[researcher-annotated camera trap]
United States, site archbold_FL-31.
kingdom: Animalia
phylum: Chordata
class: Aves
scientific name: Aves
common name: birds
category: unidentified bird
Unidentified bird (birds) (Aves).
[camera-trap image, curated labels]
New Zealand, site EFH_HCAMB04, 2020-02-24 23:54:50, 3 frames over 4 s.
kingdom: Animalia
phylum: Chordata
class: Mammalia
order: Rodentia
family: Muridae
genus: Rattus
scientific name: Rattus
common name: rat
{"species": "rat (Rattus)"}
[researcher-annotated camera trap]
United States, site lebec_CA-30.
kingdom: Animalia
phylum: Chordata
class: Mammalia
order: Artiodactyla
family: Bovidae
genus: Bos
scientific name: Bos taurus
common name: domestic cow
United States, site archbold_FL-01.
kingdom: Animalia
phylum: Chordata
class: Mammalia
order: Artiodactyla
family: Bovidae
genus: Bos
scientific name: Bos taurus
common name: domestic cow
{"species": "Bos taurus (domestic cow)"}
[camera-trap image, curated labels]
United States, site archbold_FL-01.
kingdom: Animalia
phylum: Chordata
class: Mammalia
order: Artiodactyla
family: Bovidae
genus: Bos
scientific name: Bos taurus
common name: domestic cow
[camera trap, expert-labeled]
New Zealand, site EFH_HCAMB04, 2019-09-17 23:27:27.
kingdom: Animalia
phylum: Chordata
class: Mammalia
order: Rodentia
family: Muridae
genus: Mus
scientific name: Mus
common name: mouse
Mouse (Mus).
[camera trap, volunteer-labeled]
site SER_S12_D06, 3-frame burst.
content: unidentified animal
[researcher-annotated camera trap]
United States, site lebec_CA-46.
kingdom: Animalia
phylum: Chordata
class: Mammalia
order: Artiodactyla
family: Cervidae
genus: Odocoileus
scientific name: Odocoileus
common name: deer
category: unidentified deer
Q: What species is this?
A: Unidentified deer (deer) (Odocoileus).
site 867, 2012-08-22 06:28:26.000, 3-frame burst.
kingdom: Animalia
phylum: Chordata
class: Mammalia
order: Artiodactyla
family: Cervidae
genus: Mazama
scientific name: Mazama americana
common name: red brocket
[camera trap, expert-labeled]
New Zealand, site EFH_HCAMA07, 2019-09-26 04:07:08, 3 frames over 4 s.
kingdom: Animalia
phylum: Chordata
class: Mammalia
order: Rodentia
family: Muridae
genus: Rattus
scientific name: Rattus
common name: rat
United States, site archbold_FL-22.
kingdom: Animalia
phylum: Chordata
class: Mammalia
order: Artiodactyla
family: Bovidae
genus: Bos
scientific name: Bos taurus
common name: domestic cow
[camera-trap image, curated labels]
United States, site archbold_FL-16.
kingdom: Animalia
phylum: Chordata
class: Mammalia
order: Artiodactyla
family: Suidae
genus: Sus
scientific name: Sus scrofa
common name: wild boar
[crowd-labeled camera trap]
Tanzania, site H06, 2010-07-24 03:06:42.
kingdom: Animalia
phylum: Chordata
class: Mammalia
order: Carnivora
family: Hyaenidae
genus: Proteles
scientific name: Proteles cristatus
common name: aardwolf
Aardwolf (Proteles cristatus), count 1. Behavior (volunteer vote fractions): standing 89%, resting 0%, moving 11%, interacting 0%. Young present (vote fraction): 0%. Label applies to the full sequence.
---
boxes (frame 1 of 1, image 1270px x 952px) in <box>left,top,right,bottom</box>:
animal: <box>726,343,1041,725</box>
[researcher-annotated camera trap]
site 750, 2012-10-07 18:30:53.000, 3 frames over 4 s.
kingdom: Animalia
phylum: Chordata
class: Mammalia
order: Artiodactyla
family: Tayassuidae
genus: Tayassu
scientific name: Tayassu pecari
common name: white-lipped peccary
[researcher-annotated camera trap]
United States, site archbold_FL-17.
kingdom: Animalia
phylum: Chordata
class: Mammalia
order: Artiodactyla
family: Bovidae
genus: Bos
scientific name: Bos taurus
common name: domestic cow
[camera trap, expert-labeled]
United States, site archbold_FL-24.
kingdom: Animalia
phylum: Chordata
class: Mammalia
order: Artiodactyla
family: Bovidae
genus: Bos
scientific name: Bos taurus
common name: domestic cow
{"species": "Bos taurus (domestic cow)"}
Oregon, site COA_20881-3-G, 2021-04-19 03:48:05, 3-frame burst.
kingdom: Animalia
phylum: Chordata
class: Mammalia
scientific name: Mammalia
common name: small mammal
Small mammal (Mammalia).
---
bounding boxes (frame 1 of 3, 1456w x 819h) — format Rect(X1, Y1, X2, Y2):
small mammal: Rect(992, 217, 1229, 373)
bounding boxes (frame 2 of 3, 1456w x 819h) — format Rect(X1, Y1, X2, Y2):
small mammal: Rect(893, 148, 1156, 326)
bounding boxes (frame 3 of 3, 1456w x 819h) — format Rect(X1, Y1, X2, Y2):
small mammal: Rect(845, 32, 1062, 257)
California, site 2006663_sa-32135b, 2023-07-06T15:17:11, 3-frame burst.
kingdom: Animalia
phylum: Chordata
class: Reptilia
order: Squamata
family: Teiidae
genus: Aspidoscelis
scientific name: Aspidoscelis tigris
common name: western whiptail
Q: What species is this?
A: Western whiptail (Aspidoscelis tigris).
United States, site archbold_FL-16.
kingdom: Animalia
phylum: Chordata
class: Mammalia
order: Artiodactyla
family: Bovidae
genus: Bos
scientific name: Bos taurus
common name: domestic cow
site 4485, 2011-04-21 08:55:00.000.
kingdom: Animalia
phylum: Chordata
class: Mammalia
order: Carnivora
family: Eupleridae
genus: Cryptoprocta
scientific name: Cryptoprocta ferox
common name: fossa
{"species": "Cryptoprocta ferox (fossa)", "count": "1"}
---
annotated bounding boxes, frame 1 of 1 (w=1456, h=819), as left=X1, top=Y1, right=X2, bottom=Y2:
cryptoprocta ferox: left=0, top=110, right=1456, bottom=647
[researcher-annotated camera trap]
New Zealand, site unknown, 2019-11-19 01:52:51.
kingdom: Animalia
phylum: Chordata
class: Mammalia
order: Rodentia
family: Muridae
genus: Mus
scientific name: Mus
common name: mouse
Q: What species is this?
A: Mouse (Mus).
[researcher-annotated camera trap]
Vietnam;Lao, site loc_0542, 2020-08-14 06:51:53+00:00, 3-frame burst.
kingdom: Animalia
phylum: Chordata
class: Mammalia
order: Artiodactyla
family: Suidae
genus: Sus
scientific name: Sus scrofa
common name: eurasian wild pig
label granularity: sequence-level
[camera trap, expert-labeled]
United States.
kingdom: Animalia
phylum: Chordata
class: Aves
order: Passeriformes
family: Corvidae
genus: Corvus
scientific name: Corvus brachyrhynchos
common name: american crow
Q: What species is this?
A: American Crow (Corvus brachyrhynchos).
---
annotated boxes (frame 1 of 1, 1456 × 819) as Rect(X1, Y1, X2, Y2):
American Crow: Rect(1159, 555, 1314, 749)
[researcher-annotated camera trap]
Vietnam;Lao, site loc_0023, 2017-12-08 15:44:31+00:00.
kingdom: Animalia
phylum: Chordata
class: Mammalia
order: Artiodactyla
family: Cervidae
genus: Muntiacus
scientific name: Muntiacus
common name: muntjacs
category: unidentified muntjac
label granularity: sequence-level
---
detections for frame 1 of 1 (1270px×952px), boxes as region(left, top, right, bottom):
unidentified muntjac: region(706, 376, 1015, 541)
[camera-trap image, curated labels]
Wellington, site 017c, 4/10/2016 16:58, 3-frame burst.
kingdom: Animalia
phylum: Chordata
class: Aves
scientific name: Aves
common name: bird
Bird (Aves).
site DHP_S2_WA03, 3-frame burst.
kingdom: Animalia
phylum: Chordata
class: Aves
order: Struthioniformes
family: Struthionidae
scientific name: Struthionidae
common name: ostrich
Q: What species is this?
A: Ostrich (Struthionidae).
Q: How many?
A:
-- -- --
Exercise directions ->
Scan the material above. Extract every line in which the word "burst" occurs.

Written answer ->
site SER_S12_D06, 3-frame burst.
site 867, 2012-08-22 06:28:26.000, 3-frame burst.
Oregon, site COA_20881-3-G, 2021-04-19 03:48:05, 3-frame burst.
California, site 2006663_sa-32135b, 2023-07-06T15:17:11, 3-frame burst.
Vietnam;Lao, site loc_0542, 2020-08-14 06:51:53+00:00, 3-frame burst.
Wellington, site 017c, 4/10/2016 16:58, 3-frame burst.
site DHP_S2_WA03, 3-frame burst.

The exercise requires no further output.